その2-2
疲れている毎日の中で、さらに頭を悩ますこと出来事があった。
それは、五月のある日の事。
教室に入ろうと廊下を歩いていると、大声が聞こえた。
「なあ、だって、作りたいよな」
大声で叫んでいたのは涼介だった。
「待ってよ、」
それを止めたのは美月だった。美月は涼介の発言にいつも真っ向から挑んでいる。クラスの女子からも信頼されていた。しかし涼介の声が聞こえた瞬間に。私は嫌な予感がした。
「いいじゃん。みんないいよな」
涼介はみんなを煽るようにさらに声を上げる。
「ちょっと待ちなさいよ」
雲行きが怪しいと思ったのか、美月は慌てて涼介を止めようとしていた。
何のことで揉めているかというと、十月に催される学校祭りについてだった。学校祭りとは分かりやすく言うと、文化祭みたいなもので、この学校では各クラスの教室で店舗を構え、来てくれた人に遊んでもらう。まだまだ先の話ではあるが、準備の都合上、今の時期から決めなければいけないようだった。昨日の学級会の話し合いではこのクラスの出し物は二つに絞られ、お化け屋敷と射撃ゲームのうちどちらかにしようという話になっていた。
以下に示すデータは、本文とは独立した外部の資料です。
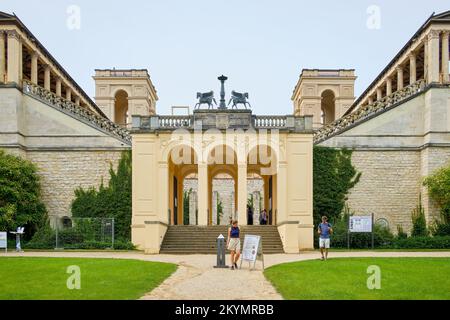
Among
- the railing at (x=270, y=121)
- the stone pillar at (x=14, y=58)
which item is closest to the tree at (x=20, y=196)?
the stone pillar at (x=14, y=58)

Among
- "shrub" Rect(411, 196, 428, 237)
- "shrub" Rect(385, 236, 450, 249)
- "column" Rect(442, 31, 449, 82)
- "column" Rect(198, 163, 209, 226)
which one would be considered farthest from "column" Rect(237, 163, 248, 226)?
"column" Rect(442, 31, 449, 82)

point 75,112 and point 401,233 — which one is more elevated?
point 75,112

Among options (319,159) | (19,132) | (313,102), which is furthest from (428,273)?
(313,102)

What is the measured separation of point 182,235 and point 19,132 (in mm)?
12110

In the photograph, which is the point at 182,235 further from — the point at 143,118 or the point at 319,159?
the point at 319,159

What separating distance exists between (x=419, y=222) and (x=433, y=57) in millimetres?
9581

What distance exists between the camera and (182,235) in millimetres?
30531

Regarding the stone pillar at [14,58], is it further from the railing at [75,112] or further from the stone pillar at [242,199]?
the stone pillar at [242,199]

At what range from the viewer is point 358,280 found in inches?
605

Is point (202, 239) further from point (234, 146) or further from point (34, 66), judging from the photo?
point (34, 66)

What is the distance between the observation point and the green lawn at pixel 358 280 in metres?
13.0

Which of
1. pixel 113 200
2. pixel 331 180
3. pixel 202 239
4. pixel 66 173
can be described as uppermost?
pixel 66 173

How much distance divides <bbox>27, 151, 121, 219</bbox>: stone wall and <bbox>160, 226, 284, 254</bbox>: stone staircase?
282 inches

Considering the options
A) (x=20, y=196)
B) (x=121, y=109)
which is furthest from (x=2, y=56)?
(x=121, y=109)
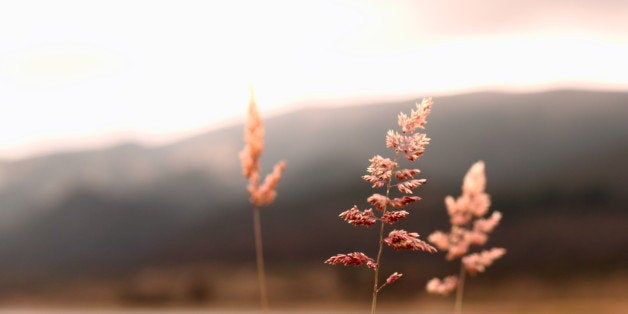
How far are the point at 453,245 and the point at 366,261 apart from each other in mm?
3453

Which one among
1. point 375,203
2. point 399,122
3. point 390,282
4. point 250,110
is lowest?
point 390,282

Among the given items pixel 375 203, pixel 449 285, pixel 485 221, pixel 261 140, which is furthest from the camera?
pixel 485 221

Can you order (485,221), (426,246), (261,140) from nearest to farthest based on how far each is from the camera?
(426,246) → (261,140) → (485,221)

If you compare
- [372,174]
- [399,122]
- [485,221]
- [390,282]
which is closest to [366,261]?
[390,282]

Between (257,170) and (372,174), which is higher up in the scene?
(257,170)

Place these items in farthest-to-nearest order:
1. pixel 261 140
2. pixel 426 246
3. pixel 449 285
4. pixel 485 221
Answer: pixel 485 221 < pixel 449 285 < pixel 261 140 < pixel 426 246

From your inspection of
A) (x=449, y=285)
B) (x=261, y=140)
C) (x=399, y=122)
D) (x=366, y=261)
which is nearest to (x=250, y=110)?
(x=261, y=140)

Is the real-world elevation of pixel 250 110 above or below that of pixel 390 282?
above

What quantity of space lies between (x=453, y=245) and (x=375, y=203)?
337 cm

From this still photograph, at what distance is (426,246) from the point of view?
156 inches

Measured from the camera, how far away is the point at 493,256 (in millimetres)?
7273

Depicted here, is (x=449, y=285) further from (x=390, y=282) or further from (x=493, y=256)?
(x=390, y=282)

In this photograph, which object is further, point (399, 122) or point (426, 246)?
point (399, 122)

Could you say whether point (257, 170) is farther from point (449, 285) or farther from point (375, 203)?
point (449, 285)
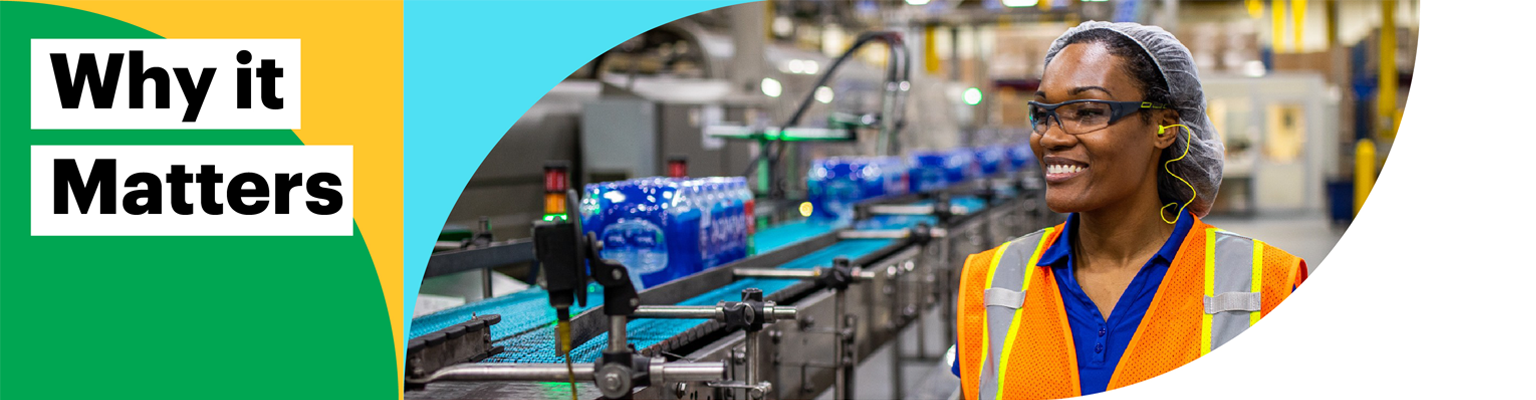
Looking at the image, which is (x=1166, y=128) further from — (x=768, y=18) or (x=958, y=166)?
(x=768, y=18)

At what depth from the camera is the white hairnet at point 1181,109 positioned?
4.50 ft

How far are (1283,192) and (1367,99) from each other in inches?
74.1

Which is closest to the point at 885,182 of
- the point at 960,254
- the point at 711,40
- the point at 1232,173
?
the point at 960,254

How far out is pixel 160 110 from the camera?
2.46 m

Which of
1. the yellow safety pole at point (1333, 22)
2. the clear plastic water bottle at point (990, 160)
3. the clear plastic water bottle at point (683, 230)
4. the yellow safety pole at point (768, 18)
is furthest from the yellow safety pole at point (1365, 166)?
the clear plastic water bottle at point (683, 230)

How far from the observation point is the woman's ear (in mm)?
1394

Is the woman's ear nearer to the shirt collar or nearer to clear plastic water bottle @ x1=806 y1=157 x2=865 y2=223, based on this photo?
the shirt collar

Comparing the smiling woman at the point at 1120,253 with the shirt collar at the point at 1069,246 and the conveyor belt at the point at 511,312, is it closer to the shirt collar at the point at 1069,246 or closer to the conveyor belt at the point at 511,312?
the shirt collar at the point at 1069,246

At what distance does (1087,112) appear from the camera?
1353 mm

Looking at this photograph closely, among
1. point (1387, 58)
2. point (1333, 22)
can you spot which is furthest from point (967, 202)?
point (1333, 22)

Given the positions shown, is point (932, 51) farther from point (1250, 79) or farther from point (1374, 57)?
point (1374, 57)

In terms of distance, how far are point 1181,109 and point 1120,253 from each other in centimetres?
20

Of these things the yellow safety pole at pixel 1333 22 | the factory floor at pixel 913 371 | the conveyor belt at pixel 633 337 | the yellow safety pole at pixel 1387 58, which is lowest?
the factory floor at pixel 913 371

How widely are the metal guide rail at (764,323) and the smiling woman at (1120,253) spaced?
0.43 m
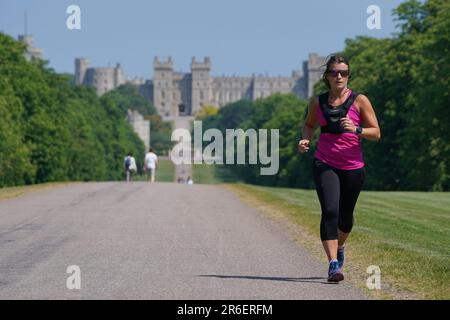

涼介は射撃ゲームをやりたいと言っているのに対し、美月はお化け屋敷を希望しているので、意見が拮抗した。いくら話し合っても互いに一歩も譲らない。やがてチャイムが鳴り、もう一度話し合いの機会を設けると決まったところで学級会を終えた。
「もう決まりだろ、みんな賛成だって言ってるし」
「何言っちゃてんの?」
美月は同調してくれる仲間を求め周りを見渡した。しかし、周りの反応はは彼女の期待とは裏腹に全く逆だった。
「う、うん、射撃でいい」
「わ、私も」
おびえながら答えているクラスメイトの表情から、きっと涼介に強引に言わされているのだろうと美月は推測しているようだった。
「ちょっと卑怯なんじゃないの?」
「ほらな、じゃあ決まり」
「ねえ……」
美月は結論に納得できず、困り果てた声を出した。みんなが自分の意思で選んだならともかく、涼介の言いなりになって決めるなんてまっぴらごめんだ、と怒り出しそうな状態なのが彼女の表情からは容易に想像がついた。
「先生! 男子たちが勝手に決めてる」
美月の様子を見て、他の女子からも弱々しいながら助けを求める声が上がった。
「勝手じゃないだろ。みんないいって言ってんじゃん」
「先生!!」
美月と一緒にいた数人の女子が私に視線を集中させた。
「ちょとまって、青木君、もっと話し合ってからにしない?」
私は涼介のやり口に嫌な気持ちになりながらも口調はあくまで穏やかに問いかけた。
「いいんですよ、もう話したじゃないですか。決まり決まり!」
涼介がパンパン、と手を叩くといつも一緒にいる男子が「いえーい」と言って騒ぎ出す。
私は顔をしかめ、女子達ははっきりとした態度を取らなかった私を見てひそひそと何か話している。
最近の涼介の行動は目に余るものがある。私は思い通りにならない現状にため息を零した。